Record set:

** begin **

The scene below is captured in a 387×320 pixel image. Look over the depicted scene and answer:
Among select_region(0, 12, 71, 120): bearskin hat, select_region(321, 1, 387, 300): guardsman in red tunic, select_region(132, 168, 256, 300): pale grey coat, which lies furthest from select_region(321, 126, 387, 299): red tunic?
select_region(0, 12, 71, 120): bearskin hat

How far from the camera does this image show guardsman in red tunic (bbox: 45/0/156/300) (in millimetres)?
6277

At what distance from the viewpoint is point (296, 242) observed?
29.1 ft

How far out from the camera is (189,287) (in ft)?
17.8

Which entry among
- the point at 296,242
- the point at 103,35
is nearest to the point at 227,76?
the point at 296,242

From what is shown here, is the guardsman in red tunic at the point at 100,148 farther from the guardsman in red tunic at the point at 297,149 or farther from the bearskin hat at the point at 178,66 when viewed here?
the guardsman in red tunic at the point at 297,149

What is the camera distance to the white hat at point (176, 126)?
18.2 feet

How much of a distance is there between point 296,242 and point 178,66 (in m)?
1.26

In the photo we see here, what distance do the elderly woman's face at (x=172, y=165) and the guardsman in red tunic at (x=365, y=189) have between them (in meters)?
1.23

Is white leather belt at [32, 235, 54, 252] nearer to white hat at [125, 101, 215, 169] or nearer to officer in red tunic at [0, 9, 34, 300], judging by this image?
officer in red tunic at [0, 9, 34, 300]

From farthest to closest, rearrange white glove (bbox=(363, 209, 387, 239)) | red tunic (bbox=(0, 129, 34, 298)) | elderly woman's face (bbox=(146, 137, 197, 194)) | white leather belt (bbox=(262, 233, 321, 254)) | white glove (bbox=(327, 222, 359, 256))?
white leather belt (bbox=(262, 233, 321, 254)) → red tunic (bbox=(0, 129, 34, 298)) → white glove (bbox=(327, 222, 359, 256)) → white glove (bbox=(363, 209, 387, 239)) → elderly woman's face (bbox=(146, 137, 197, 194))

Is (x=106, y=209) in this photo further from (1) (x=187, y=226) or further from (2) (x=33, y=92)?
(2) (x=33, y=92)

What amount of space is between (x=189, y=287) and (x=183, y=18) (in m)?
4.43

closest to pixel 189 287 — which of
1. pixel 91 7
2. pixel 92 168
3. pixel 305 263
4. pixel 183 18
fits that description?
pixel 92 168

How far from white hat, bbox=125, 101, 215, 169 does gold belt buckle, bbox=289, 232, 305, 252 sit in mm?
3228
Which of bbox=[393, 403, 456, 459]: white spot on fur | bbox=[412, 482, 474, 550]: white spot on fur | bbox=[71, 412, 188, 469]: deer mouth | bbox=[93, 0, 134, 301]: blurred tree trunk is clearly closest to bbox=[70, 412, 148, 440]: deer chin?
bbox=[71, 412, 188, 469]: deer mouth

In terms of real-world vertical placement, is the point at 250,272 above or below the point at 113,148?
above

** end **

Directive: Format all the rows above as a JSON list of strings, one string per line, with blank lines omitted.

Finished answer:
[
  "The scene below is captured in a 387×320 pixel image. Look over the depicted scene and answer:",
  "Among select_region(0, 12, 71, 120): bearskin hat, select_region(321, 1, 387, 300): guardsman in red tunic, select_region(132, 168, 256, 300): pale grey coat, which lies furthest from select_region(321, 126, 387, 299): red tunic?",
  "select_region(0, 12, 71, 120): bearskin hat",
  "How far from the camera does this image show guardsman in red tunic (bbox: 45/0/156/300) (in millimetres)?",
  "6277",
  "At what distance from the viewpoint is point (296, 242) observed?",
  "29.1 ft",
  "How far out from the camera is (189,287) (in ft)?",
  "17.8",
  "Which entry among",
  "- the point at 296,242",
  "- the point at 103,35",
  "is nearest to the point at 227,76?",
  "the point at 296,242",
  "From what is shown here, is the guardsman in red tunic at the point at 100,148 farther from the guardsman in red tunic at the point at 297,149 or farther from the bearskin hat at the point at 178,66 when viewed here?",
  "the guardsman in red tunic at the point at 297,149",
  "What is the camera distance to the white hat at point (176, 126)?",
  "18.2 feet",
  "How much of a distance is there between point 296,242 and point 178,66 (in m)?",
  "1.26",
  "In the photo we see here, what distance do the elderly woman's face at (x=172, y=165) and the guardsman in red tunic at (x=365, y=189) have between them (in meters)?",
  "1.23",
  "Is white leather belt at [32, 235, 54, 252] nearer to white hat at [125, 101, 215, 169] or nearer to officer in red tunic at [0, 9, 34, 300], judging by this image?",
  "officer in red tunic at [0, 9, 34, 300]",
  "From farthest to closest, rearrange white glove (bbox=(363, 209, 387, 239)) | red tunic (bbox=(0, 129, 34, 298)) | elderly woman's face (bbox=(146, 137, 197, 194)) | white leather belt (bbox=(262, 233, 321, 254)) | white glove (bbox=(327, 222, 359, 256))?",
  "white leather belt (bbox=(262, 233, 321, 254)) → red tunic (bbox=(0, 129, 34, 298)) → white glove (bbox=(327, 222, 359, 256)) → white glove (bbox=(363, 209, 387, 239)) → elderly woman's face (bbox=(146, 137, 197, 194))",
  "Is (x=106, y=209) in this photo further from (1) (x=187, y=226) or further from (2) (x=33, y=92)?",
  "(2) (x=33, y=92)",
  "What amount of space is between (x=189, y=287) and (x=183, y=18) (in m)?",
  "4.43",
  "closest to pixel 189 287 — which of",
  "1. pixel 91 7",
  "2. pixel 92 168",
  "3. pixel 305 263",
  "4. pixel 183 18",
  "fits that description?",
  "pixel 92 168",
  "How far from white hat, bbox=125, 101, 215, 169 does gold belt buckle, bbox=289, 232, 305, 252 sit in mm?",
  "3228",
  "Which of bbox=[393, 403, 456, 459]: white spot on fur | bbox=[412, 482, 474, 550]: white spot on fur | bbox=[71, 412, 188, 469]: deer mouth | bbox=[93, 0, 134, 301]: blurred tree trunk is clearly closest to bbox=[70, 412, 148, 440]: deer chin?",
  "bbox=[71, 412, 188, 469]: deer mouth",
  "In terms of real-world vertical placement, is the point at 250,272 above or below the point at 113,148?",
  "above"
]